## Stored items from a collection
********************

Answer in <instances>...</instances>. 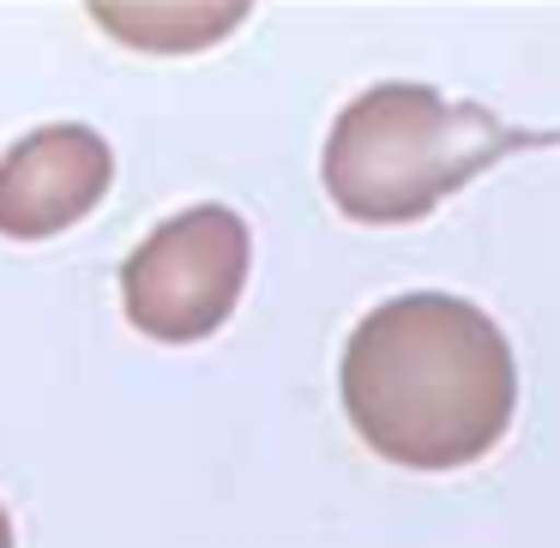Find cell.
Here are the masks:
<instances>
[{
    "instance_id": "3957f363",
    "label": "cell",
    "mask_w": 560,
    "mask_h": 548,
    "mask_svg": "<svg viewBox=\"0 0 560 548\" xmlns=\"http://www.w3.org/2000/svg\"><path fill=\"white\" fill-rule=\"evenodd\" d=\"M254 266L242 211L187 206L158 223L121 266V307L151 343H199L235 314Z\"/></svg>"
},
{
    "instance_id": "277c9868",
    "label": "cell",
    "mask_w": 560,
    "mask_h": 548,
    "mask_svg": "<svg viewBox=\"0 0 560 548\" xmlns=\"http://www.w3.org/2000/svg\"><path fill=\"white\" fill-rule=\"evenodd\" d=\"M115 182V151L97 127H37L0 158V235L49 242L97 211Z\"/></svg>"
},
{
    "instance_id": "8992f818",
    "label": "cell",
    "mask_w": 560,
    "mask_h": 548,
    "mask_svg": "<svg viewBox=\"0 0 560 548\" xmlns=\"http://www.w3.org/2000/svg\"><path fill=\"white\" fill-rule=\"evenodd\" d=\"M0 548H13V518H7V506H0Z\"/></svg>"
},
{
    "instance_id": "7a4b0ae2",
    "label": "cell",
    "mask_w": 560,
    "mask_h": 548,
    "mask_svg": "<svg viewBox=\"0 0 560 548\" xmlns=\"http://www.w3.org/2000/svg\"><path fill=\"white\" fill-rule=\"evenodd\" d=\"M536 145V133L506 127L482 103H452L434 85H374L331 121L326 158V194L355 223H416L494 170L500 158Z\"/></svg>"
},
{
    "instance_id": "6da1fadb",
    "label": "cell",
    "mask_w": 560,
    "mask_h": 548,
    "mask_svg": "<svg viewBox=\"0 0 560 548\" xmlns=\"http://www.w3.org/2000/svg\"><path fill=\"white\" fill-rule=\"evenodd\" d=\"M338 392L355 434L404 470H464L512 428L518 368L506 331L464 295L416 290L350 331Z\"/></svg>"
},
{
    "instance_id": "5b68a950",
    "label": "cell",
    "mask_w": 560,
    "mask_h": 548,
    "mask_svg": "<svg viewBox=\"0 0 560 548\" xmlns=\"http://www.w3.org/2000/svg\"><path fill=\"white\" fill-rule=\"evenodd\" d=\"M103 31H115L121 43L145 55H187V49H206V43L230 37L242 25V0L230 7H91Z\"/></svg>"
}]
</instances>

********************

## Problem to solve
Count the lines in the entries above that contain the string "xmlns". Reply with the number alone.

## Response to this exercise
6